### EXERCISE AIM
Exactly as written, set down the lines from the top of the entries through the line bearing "The Guardian website", with every picture left out.

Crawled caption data
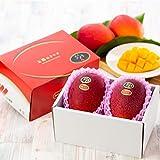 マンゴー 太陽のタマゴ 赤秀 2L 350g以上×2玉 JA宮崎経済連 宮崎県産 完熟マンゴー 太陽のたまご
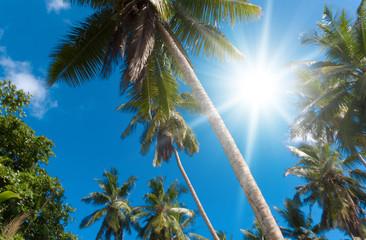 Palms under the Sun Plants Foliage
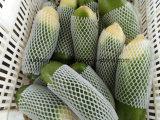 새로운 작물 신선한 당근 (백색 녹색 무)
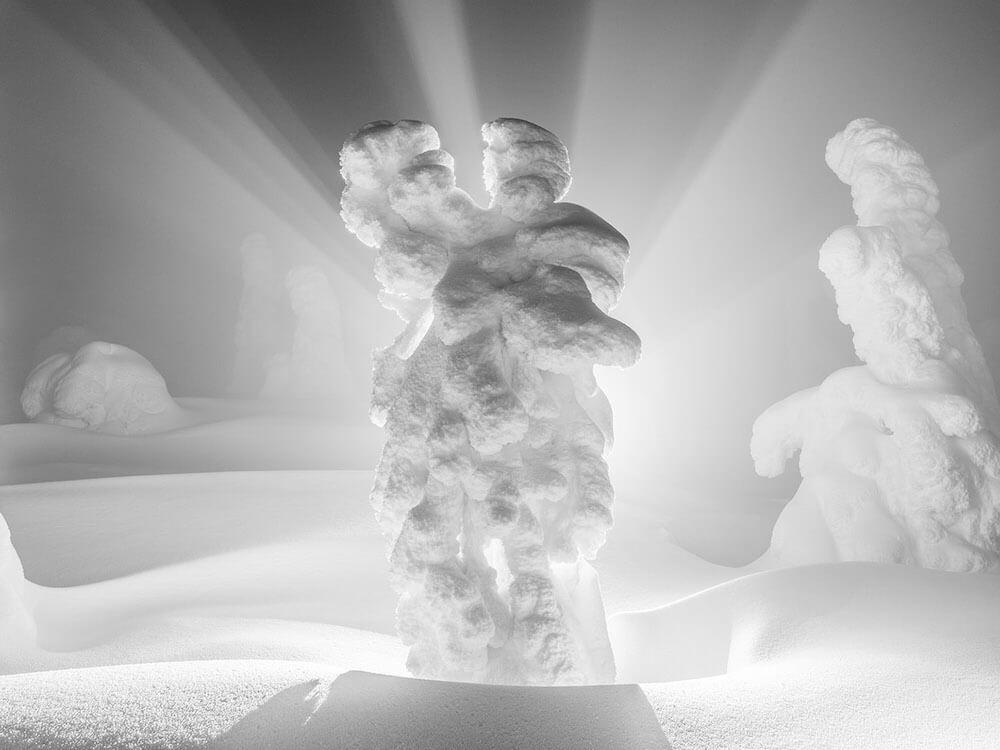 L'Étude de la Solitude - Vincent Bousserez - Phases Magazine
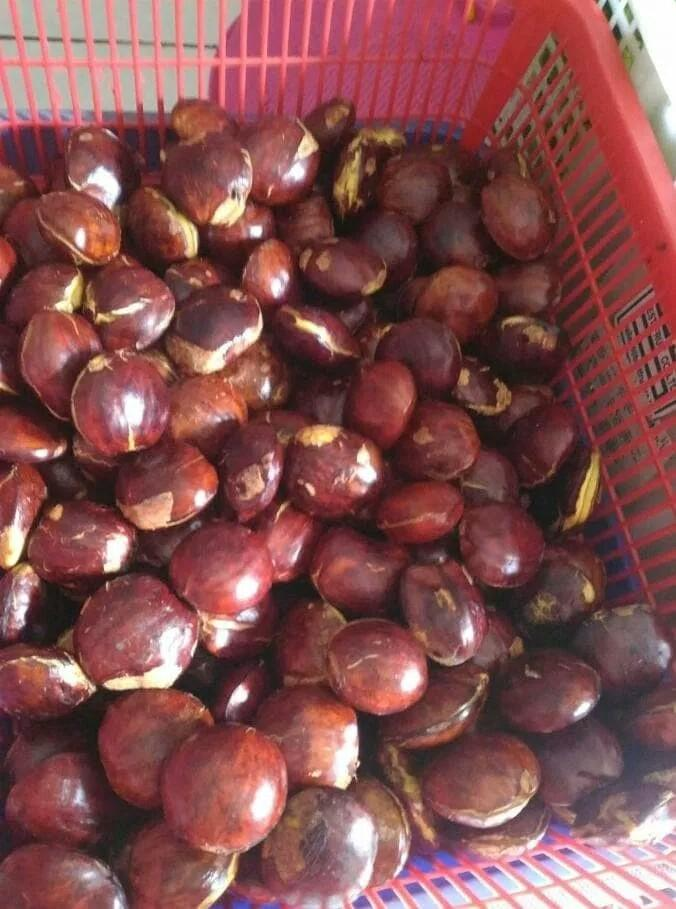 Jengkol Tua Kupas 500 Gram By Arie Collection.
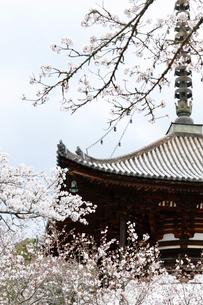根来寺と桜の写真素材 [FYI04284038]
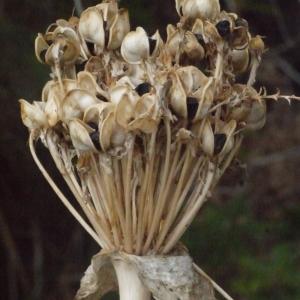 - Allium nigrum L.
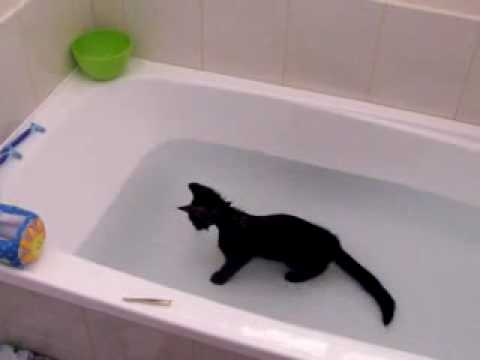 Crazy cat, loves water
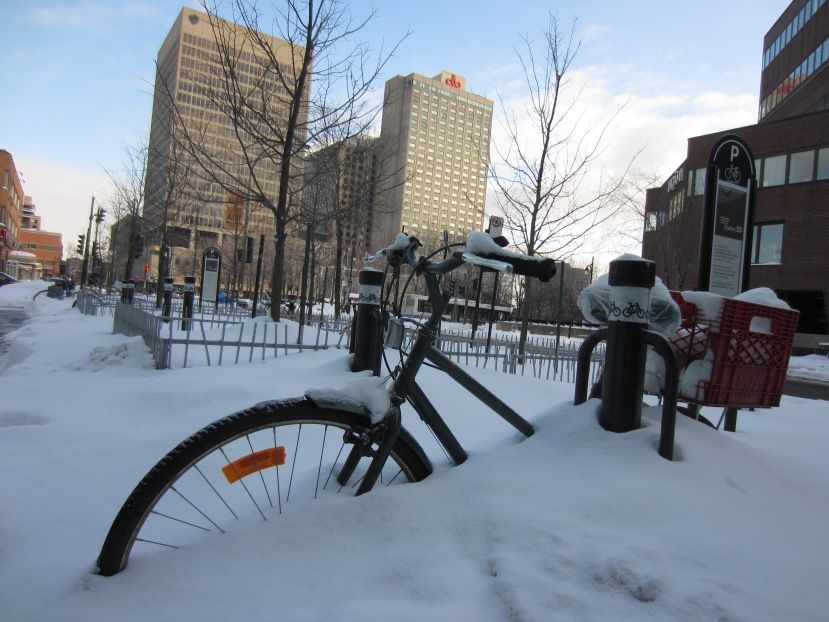 Experiencing snow for the first time inMontreal
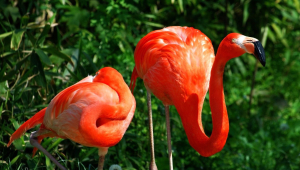 Flamingo Full HD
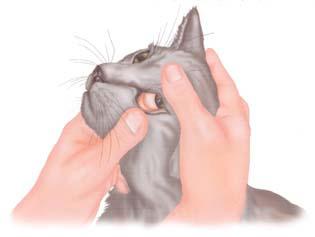 feline-eye-examination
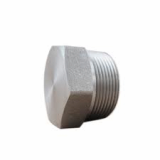 stainless ASTM A182 F304ln hex head plug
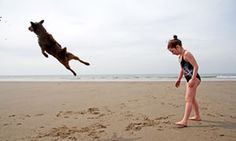 The Guardian website good articles on photography A dog leaping on Aberdovey beach
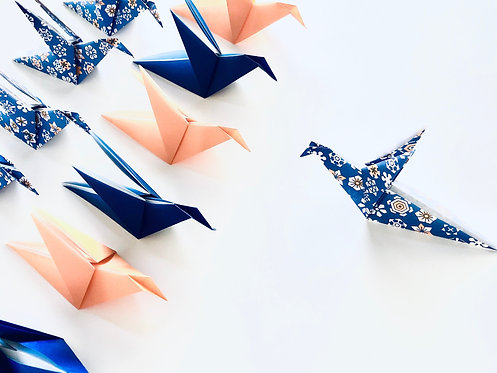 Origami Blue Jay ::: 15 pieces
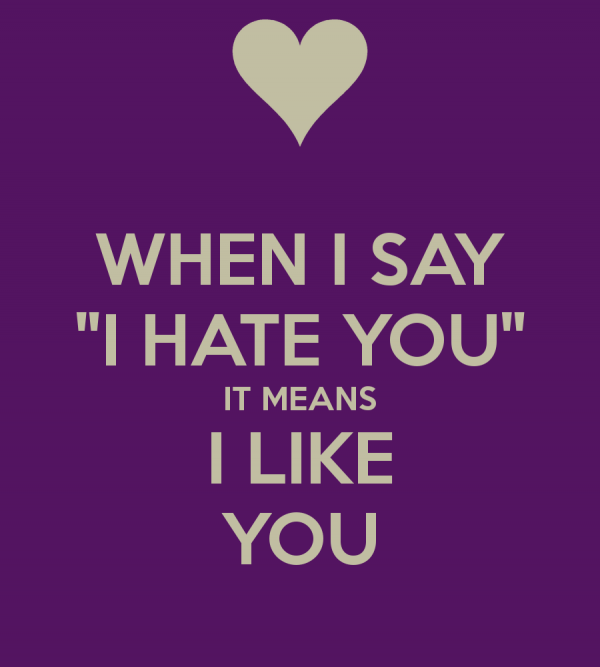 When I Say I Hate You It Means I Like You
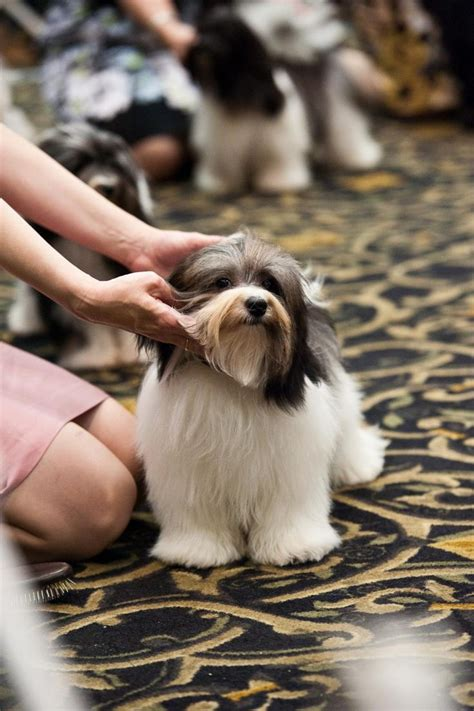 havanese club 1000 images about havanese on westminster show and puppys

### REPLY TO THE EXERCISE
 マンゴー 太陽のタマゴ 赤秀 2L 350g以上×2玉 JA宮崎経済連 宮崎県産 完熟マンゴー 太陽のたまご
 Palms under the Sun Plants Foliage
 새로운 작물 신선한 당근 (백색 녹색 무)
 L'Étude de la Solitude - Vincent Bousserez - Phases Magazine
 Jengkol Tua Kupas 500 Gram By Arie Collection.
根来寺と桜の写真素材 [FYI04284038]
 - Allium nigrum L.
 Crazy cat, loves water
 Experiencing snow for the first time inMontreal
 Flamingo Full HD
 feline-eye-examination
 stainless ASTM A182 F304ln hex head plug
 The Guardian website good articles on photography A dog leaping on Aberdovey beach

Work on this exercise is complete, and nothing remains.